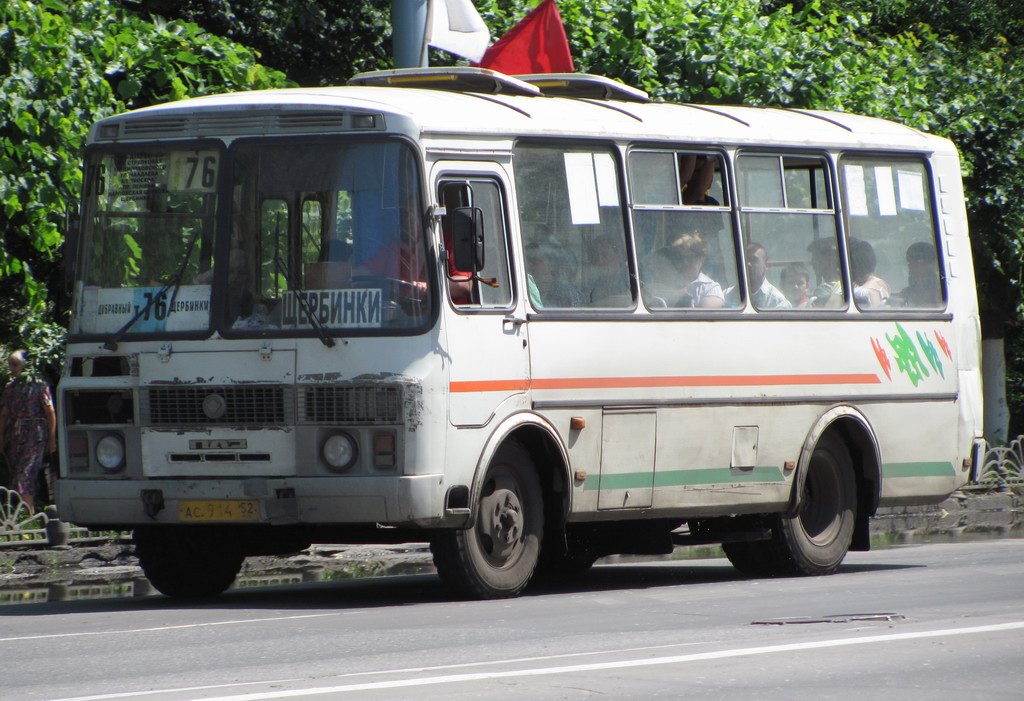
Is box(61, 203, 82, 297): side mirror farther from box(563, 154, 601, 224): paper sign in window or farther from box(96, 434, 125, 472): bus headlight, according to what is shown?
box(563, 154, 601, 224): paper sign in window

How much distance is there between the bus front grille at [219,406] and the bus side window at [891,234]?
4643 mm

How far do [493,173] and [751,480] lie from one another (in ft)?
9.39

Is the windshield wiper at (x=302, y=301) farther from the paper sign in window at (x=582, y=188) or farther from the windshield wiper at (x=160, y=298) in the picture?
the paper sign in window at (x=582, y=188)

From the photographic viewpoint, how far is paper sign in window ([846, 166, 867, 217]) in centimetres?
1345

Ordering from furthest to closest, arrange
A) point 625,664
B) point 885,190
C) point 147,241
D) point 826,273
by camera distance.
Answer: point 885,190
point 826,273
point 147,241
point 625,664

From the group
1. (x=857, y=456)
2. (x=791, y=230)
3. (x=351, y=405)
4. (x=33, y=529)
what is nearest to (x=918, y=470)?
(x=857, y=456)

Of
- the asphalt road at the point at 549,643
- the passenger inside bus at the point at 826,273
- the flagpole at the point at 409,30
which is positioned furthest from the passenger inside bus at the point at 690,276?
the flagpole at the point at 409,30

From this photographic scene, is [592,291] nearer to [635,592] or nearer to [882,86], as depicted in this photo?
[635,592]

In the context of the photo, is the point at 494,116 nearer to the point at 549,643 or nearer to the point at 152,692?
the point at 549,643

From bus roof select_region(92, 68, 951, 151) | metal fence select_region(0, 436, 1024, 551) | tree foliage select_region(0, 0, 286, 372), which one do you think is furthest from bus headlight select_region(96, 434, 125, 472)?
metal fence select_region(0, 436, 1024, 551)

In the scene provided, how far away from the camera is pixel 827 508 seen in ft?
43.7

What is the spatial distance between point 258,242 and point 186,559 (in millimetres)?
2085

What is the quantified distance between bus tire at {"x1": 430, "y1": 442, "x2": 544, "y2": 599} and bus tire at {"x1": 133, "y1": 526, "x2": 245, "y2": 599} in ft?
4.94

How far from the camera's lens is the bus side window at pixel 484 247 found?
10.6 meters
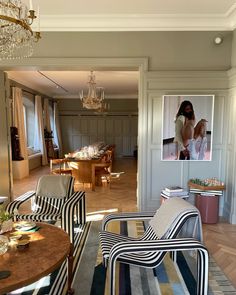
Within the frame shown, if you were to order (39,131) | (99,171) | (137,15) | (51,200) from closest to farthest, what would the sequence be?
(51,200)
(137,15)
(99,171)
(39,131)

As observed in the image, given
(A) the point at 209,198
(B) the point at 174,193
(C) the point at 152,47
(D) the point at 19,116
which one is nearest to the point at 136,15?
(C) the point at 152,47

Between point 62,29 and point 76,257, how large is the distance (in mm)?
3332

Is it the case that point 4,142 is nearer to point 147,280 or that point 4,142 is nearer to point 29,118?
point 147,280

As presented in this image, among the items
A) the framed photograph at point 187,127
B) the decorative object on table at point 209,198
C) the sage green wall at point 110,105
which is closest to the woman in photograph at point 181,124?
the framed photograph at point 187,127

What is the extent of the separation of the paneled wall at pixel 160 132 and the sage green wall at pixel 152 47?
19cm

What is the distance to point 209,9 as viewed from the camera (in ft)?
12.0

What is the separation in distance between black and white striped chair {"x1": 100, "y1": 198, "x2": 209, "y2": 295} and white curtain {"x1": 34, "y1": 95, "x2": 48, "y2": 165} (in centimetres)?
757

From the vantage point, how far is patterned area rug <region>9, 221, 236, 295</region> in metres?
2.24

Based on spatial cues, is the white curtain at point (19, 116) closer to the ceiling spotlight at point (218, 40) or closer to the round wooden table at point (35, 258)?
the ceiling spotlight at point (218, 40)

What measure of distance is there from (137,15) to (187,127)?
187cm

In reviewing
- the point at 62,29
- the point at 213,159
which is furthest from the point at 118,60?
the point at 213,159

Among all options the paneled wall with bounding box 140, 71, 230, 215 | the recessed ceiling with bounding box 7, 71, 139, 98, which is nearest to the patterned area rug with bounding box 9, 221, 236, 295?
the paneled wall with bounding box 140, 71, 230, 215

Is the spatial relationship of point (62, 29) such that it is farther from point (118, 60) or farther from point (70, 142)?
point (70, 142)

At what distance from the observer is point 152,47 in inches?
158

◆ **Your instructions**
Leave the images out and output the remaining material exactly as it stands.

◆ **Response below**
Is box(61, 203, 82, 297): side mirror farther from box(563, 154, 601, 224): paper sign in window or farther from box(96, 434, 125, 472): bus headlight, according to what is shown?
box(563, 154, 601, 224): paper sign in window

How much distance is there between the bus front grille at [219,406] and the bus side window at [891,234]?
4643 mm

How far do [493,173] and [751,480] lie from one another (in ft)?
9.39

Is the windshield wiper at (x=302, y=301) farther from the paper sign in window at (x=582, y=188) or farther from the windshield wiper at (x=160, y=298) in the picture?
the paper sign in window at (x=582, y=188)

From the photographic viewpoint, how far is paper sign in window ([846, 166, 867, 217]) in centimetres?
1345

Ordering from furthest to closest, arrange
A) point 625,664
B) point 885,190
C) point 147,241
D) point 826,273
by camera distance.
Answer: point 885,190
point 826,273
point 147,241
point 625,664

From the group
1. (x=857, y=456)
2. (x=791, y=230)
3. (x=351, y=405)
4. (x=33, y=529)
what is nearest to (x=918, y=470)?
(x=857, y=456)

Of
- the asphalt road at the point at 549,643
- the passenger inside bus at the point at 826,273
- the flagpole at the point at 409,30
which is positioned furthest from the passenger inside bus at the point at 690,276?
the flagpole at the point at 409,30

From this photographic scene, is [592,291] nearer to [635,592] or nearer to [882,86], as depicted in this photo?
[635,592]

In the context of the photo, is the point at 494,116 nearer to the point at 549,643 or nearer to the point at 152,692?
the point at 549,643

From bus roof select_region(92, 68, 951, 151) | metal fence select_region(0, 436, 1024, 551) | tree foliage select_region(0, 0, 286, 372), which one do you think is furthest from bus headlight select_region(96, 434, 125, 472)?
metal fence select_region(0, 436, 1024, 551)

In the scene provided, how far away from the camera is pixel 827 508 seen in ft?
43.7

What is the spatial distance between point 258,242 and point 186,559 (in millimetres)?
2085

What is the quantified distance between bus tire at {"x1": 430, "y1": 442, "x2": 544, "y2": 599} and bus tire at {"x1": 133, "y1": 526, "x2": 245, "y2": 599} in ft?
4.94

How far from the camera's lens is the bus side window at pixel 484 247 found?
10.6 meters
Within the frame shown, if you were to order (39,131) | (99,171) | (137,15) | (51,200) from closest to farthest, what would the sequence be?
(51,200)
(137,15)
(99,171)
(39,131)

As observed in the image, given
(A) the point at 209,198
(B) the point at 174,193
(C) the point at 152,47
(D) the point at 19,116
which one is nearest to the point at 136,15?
(C) the point at 152,47

Between point 62,29 and point 76,257, how large is the distance (in mm)?
3332

Is it the case that point 4,142 is nearer to point 147,280 or that point 4,142 is nearer to point 29,118?
point 147,280

As presented in this image, among the items
A) the framed photograph at point 187,127
B) the decorative object on table at point 209,198
C) the sage green wall at point 110,105
which is closest to the woman in photograph at point 181,124?
the framed photograph at point 187,127

What is the extent of the separation of the paneled wall at pixel 160 132 and the sage green wall at pixel 152 47?
19cm

What is the distance to point 209,9 as viewed from the camera (in ft)?
12.0

What is the separation in distance between black and white striped chair {"x1": 100, "y1": 198, "x2": 209, "y2": 295} and white curtain {"x1": 34, "y1": 95, "x2": 48, "y2": 165} (in centimetres)?
757

From the vantage point, how far is patterned area rug <region>9, 221, 236, 295</region> in metres?
2.24

Based on spatial cues, is the white curtain at point (19, 116) closer to the ceiling spotlight at point (218, 40) or closer to the round wooden table at point (35, 258)?
the ceiling spotlight at point (218, 40)

What measure of distance is there from (137,15) to (187,127)?
187cm

In reviewing
- the point at 62,29
- the point at 213,159
which is furthest from the point at 118,60?
the point at 213,159

Among all options the paneled wall with bounding box 140, 71, 230, 215 | the recessed ceiling with bounding box 7, 71, 139, 98, which is nearest to the patterned area rug with bounding box 9, 221, 236, 295?
the paneled wall with bounding box 140, 71, 230, 215

Is the spatial relationship of point (62, 29) such that it is farther from point (118, 60) or farther from point (70, 142)?
point (70, 142)

At what distance from the observer is point 152,47 in inches?
158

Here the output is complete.